Un patient toutes les 8 minutes

"On réalise 800 vaccinations par semaine, avec environ un patient toutes les huit minutes ce qui est beaucoup pour l’hôpital de Decazeville, au plus fort de la vaccination on est monté jusqu’à 1 000 chaque semaine", précise Christine Couderc.

Depuis l’ouverture du centre de vaccination de l’hôpital de Decazeville, 15 540 vaccins ont été pratiqués. Après les deux injections, le passeport vaccinal, avec un QR code, est édité mais il n’est valable qu’à partir de sept jours après la deuxième dose du vaccin. "Christine Couderc se démène tous les jours pour que ce centre de vaccination fonctionne le mieux possible depuis janvier alors qu’au départ on ne pensait pas que ça durerait aussi longtemps. Elle est très mobilisée car il faut aller chercher les professionnels", tient à souligner Christine Pradayrol. De nombreuses personnes tentent de venir directement à l’hôpital pour se faire vacciner mais elles se font refouler car les rendez-vous se prennent uniquement sur doctolib.fr.
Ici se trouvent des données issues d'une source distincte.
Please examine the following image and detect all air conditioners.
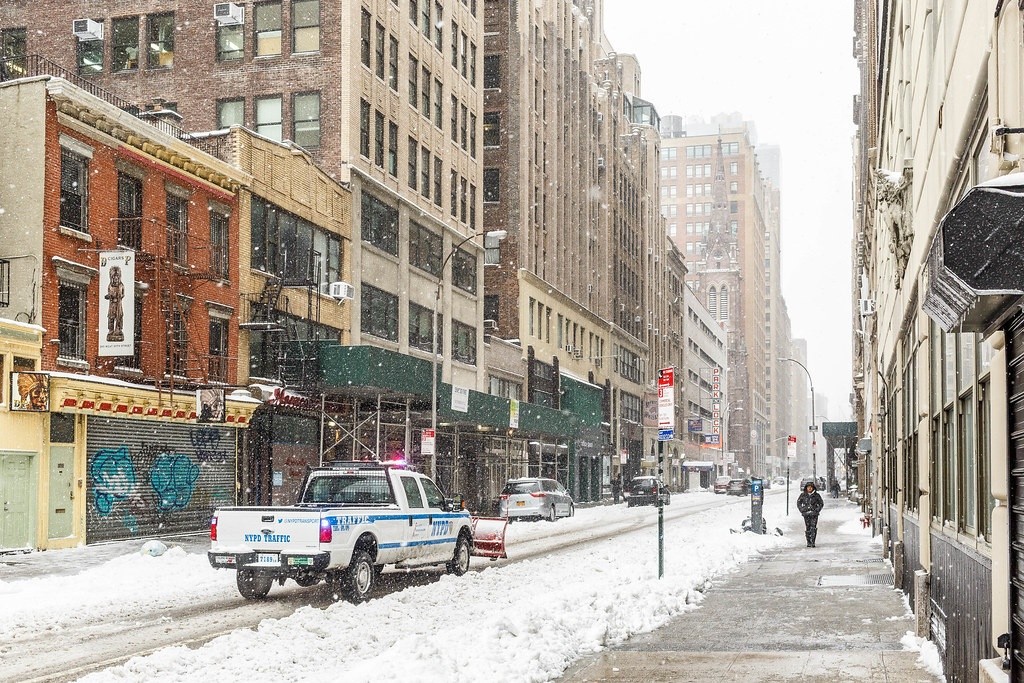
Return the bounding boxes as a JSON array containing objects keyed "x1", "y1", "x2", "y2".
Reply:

En revanche si vous ne pouvez pas venir, pensez à reporter voire à annuler car trop de rendez-vous ne sont pas honorés alors que des gens attendent le précieux sésame.

Pour ceux qui ne sont pas encore vaccinés, le centre de vaccination ne pratique pas les tests PCR ni antigéniques, pour cela vous devez aller au laboratoire LxBIO de Decazeville, avec rendez-vous, ou bien en pharmacie.